Raising the bar for routine M&E in GBV programs – From recognition to diffusion
M&E and appropriate use of data to inform programming is an important part of accountable GBV programming, but traditionally the sector has focused on output indicators. The project aims to develop and pilot measurement tools that allow the humanitarian community to measure the impact of GBV programming in terms of psychosocial well-being and felt stigma – both essential to the success of services provided and the impact on survivors’ lives.
The International Rescue Committee (IRC) 2020 strategy is evidence based and outcome driven. The premise of the Gender-based Violence (GBV) response theory is that women and girls are safe and use quality services that treat physical, mental and social consequences and prevent any additional harm. The theory articulates what is required for services to be truly accessible to women and girls and what elements are necessary for services to be of good quality. The theory also acknowledges the barriers that most often prevent women and girls from seeking care and the necessary knowledge, attitudes, skills, and support they need to take the first step toward treatment and to seek and receive ongoing support for physical, mental and emotional injuries. Underlying this theory is a persistent social norm that women and girls are equally entitled to a complete state of well-being and that all forms of GBV are unacceptable. The systems that support health service delivery and psychosocial support services for survivors must be functional, well-coordinated and bolstered by a community norm that women and girls are as equally entitled to the pursuit of health and well-being as men and boys.
But how do implementers hold themselves accountable to all of the above when all we know by the end of the day is the # of dignity kits distributed, the # of survivors assisted and the # of staff trained? How do we improve quality and access across the continents during crises when resources are scarce the only way to reliably measure outcomes is through rigorous mixed method research?
The IRC committed to finding a solution to the challenge by developing simple tools for measuring outcomes around ‘felt stigma’ and ‘psychosocial functioning’ among women and older adolescent girls receiving GBV case management. Though it has been a bumpy road, it has also been interesting and educating and we’re happy to present the new tested and validated tool kit which is currently adapted for Syrian refugees in Jordan and Somali refugees in Kenya. The tool kit is accompanied by guidelines for adaptation to other humanitarian and development contexts and populations. These resources are freely available at IRC’s GBVResponders.org.
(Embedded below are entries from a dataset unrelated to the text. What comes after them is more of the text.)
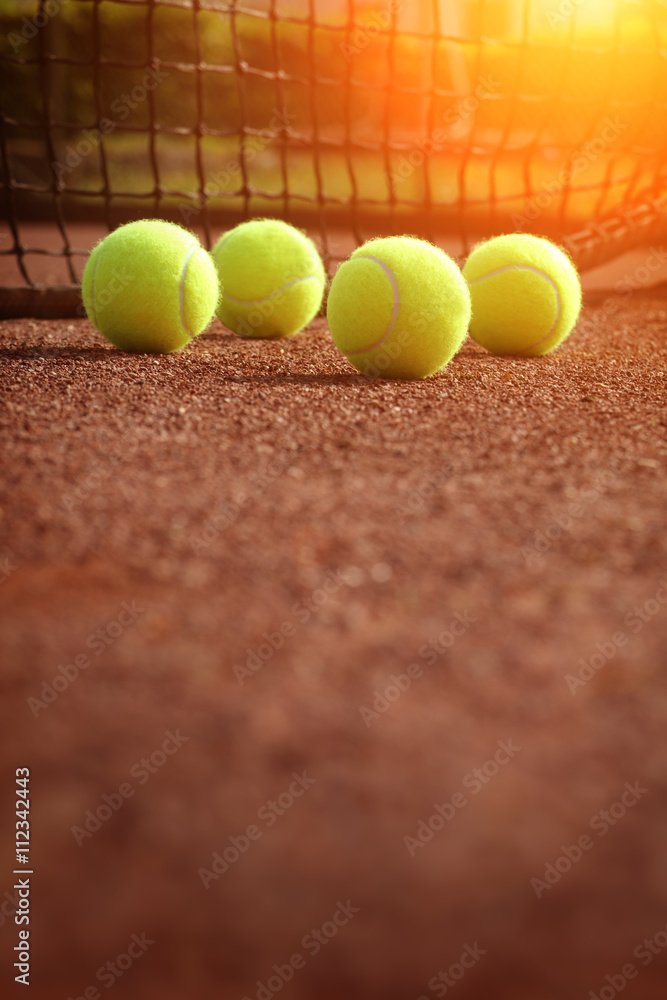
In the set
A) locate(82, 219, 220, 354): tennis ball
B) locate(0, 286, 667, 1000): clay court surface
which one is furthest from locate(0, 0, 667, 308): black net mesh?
locate(0, 286, 667, 1000): clay court surface

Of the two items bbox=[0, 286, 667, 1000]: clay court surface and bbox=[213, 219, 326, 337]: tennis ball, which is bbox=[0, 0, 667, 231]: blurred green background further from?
bbox=[0, 286, 667, 1000]: clay court surface

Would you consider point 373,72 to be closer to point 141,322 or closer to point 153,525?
point 141,322

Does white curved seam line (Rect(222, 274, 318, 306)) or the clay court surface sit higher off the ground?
the clay court surface

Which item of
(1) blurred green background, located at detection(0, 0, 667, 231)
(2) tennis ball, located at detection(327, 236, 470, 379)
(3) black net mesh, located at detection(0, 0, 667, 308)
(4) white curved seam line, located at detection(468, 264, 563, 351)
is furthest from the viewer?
(1) blurred green background, located at detection(0, 0, 667, 231)

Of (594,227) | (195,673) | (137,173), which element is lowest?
(137,173)

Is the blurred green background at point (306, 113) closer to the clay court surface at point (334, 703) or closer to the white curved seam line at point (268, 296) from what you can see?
the white curved seam line at point (268, 296)

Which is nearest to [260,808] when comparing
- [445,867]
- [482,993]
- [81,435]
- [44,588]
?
[445,867]
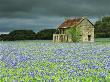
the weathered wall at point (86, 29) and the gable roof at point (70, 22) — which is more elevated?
the gable roof at point (70, 22)

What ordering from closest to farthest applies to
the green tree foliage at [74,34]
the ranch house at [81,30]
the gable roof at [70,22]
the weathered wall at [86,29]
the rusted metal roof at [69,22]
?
the green tree foliage at [74,34], the ranch house at [81,30], the weathered wall at [86,29], the gable roof at [70,22], the rusted metal roof at [69,22]

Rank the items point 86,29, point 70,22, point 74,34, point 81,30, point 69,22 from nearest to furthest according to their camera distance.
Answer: point 74,34
point 81,30
point 86,29
point 70,22
point 69,22

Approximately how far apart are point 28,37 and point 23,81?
67156 millimetres

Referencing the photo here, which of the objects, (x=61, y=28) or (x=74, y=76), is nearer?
(x=74, y=76)

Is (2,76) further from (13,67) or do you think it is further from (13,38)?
(13,38)

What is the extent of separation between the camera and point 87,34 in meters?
73.8

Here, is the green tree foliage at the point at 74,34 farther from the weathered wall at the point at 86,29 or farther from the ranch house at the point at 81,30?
the weathered wall at the point at 86,29

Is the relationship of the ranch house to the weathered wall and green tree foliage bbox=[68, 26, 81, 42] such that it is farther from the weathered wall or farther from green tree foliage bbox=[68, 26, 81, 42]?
green tree foliage bbox=[68, 26, 81, 42]

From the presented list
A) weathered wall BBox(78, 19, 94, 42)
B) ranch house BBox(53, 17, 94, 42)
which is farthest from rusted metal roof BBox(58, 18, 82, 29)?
weathered wall BBox(78, 19, 94, 42)

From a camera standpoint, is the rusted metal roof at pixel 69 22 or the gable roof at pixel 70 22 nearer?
the gable roof at pixel 70 22

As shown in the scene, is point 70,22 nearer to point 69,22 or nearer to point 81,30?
point 69,22

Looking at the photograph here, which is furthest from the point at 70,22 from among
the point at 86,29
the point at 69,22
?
the point at 86,29

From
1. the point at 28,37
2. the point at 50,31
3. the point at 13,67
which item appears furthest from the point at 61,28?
the point at 13,67

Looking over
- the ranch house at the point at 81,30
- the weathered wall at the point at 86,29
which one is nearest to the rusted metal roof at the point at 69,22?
the ranch house at the point at 81,30
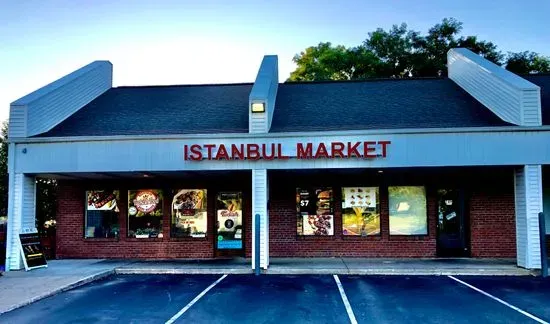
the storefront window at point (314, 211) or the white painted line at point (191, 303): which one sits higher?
the storefront window at point (314, 211)

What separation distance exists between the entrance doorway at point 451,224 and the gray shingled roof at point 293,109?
2.80m

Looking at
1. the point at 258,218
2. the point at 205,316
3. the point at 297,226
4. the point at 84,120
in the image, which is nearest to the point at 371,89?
the point at 297,226

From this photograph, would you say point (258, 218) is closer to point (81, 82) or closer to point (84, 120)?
point (84, 120)

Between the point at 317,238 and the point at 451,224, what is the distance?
4566 millimetres

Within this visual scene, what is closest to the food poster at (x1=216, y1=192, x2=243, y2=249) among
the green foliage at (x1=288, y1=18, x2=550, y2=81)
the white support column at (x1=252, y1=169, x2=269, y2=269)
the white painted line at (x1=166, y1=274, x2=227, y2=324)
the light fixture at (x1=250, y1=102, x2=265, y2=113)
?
the white support column at (x1=252, y1=169, x2=269, y2=269)

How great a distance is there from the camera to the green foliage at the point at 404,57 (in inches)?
1186

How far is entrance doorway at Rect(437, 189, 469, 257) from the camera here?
15125 mm

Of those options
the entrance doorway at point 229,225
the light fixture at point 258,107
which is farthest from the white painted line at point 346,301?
the light fixture at point 258,107

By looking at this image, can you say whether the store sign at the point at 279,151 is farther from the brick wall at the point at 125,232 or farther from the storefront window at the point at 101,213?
the storefront window at the point at 101,213

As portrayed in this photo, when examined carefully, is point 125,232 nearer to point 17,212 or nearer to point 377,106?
point 17,212

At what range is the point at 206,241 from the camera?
607 inches

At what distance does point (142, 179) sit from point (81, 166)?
300 centimetres

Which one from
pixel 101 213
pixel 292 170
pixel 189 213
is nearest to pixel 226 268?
pixel 292 170

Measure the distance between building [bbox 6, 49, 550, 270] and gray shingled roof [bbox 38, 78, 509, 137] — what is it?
0.31 ft
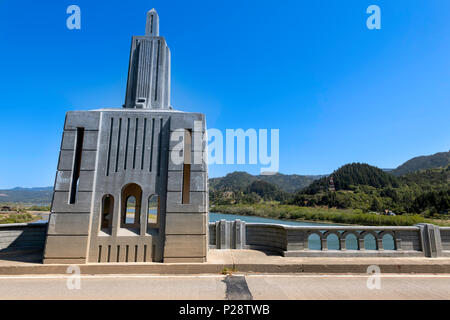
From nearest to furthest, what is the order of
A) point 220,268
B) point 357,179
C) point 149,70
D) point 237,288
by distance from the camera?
point 237,288 < point 220,268 < point 149,70 < point 357,179

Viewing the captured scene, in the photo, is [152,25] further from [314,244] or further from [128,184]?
[314,244]

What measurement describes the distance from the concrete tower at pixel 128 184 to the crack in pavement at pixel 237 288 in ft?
4.25

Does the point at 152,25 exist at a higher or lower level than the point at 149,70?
higher

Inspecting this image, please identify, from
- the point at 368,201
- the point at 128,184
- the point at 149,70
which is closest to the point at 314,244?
the point at 128,184

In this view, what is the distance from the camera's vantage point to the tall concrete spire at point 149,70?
31.3 ft

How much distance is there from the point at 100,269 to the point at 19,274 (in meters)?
2.33

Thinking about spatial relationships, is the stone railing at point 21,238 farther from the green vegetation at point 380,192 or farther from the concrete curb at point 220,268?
the green vegetation at point 380,192

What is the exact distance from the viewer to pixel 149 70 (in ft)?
31.7

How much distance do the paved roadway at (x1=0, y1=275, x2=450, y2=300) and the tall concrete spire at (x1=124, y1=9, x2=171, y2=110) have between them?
20.2 ft

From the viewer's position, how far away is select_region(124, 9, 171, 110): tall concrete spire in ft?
31.3

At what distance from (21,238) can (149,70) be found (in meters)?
8.26

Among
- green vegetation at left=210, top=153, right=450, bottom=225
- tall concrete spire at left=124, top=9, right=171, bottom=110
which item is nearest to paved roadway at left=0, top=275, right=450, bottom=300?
tall concrete spire at left=124, top=9, right=171, bottom=110

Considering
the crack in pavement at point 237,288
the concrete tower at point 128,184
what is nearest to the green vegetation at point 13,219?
the concrete tower at point 128,184
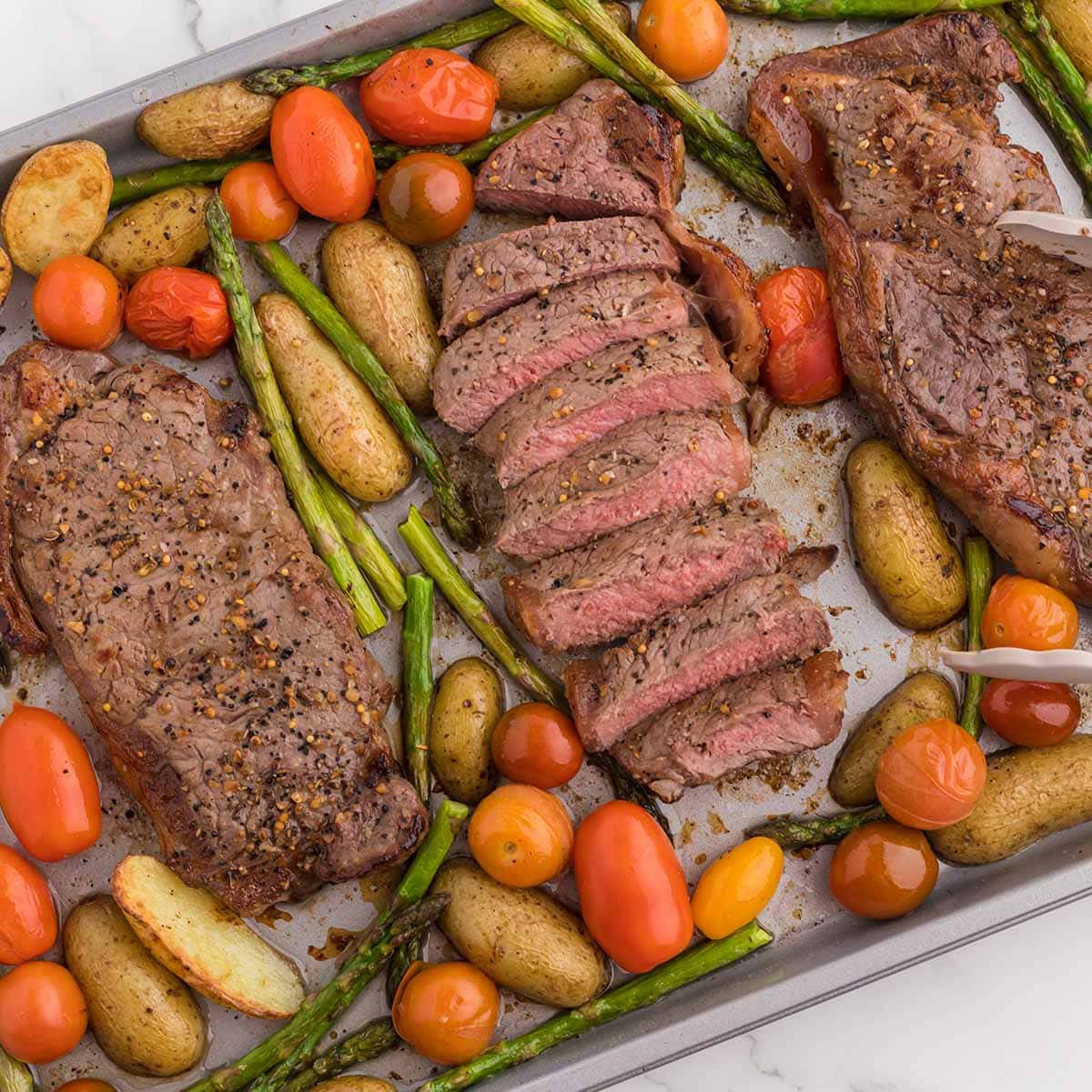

What is so special about this tool? Well, during the innovation process we discovered that survivors preferred to take the survey during regular GBV case management and with a trusted (known) case worker. As a result, data will be collected as an integrated part of case management and the 10 item questionnaire will help the survivor and the case manager to identify progress or set-backs in the healing process. The two tools can either be used together or separately – and measure improvement over time or a snap-shot of the survivor’s state of functioning and/or felt stigma.
The IRC’s journey with the HIF started exactly 2 years ago at the ‘GBV measurement challenge’ workshop in London. We have now come to the end of the road for this project and we very much look forward to taking this to scale as well as finding new ways of measuring essential outcomes in GBV programming and low-income humanitarian settings. Our hopes and dreams for the newly developed GBV outcome measurement tools are, that they will inspire implementing partners, donors and UN agencies to shift the focus from output to outcomes. And possibly stimulate the GBV community to join us in further development of a new M&E culture within GBV programming.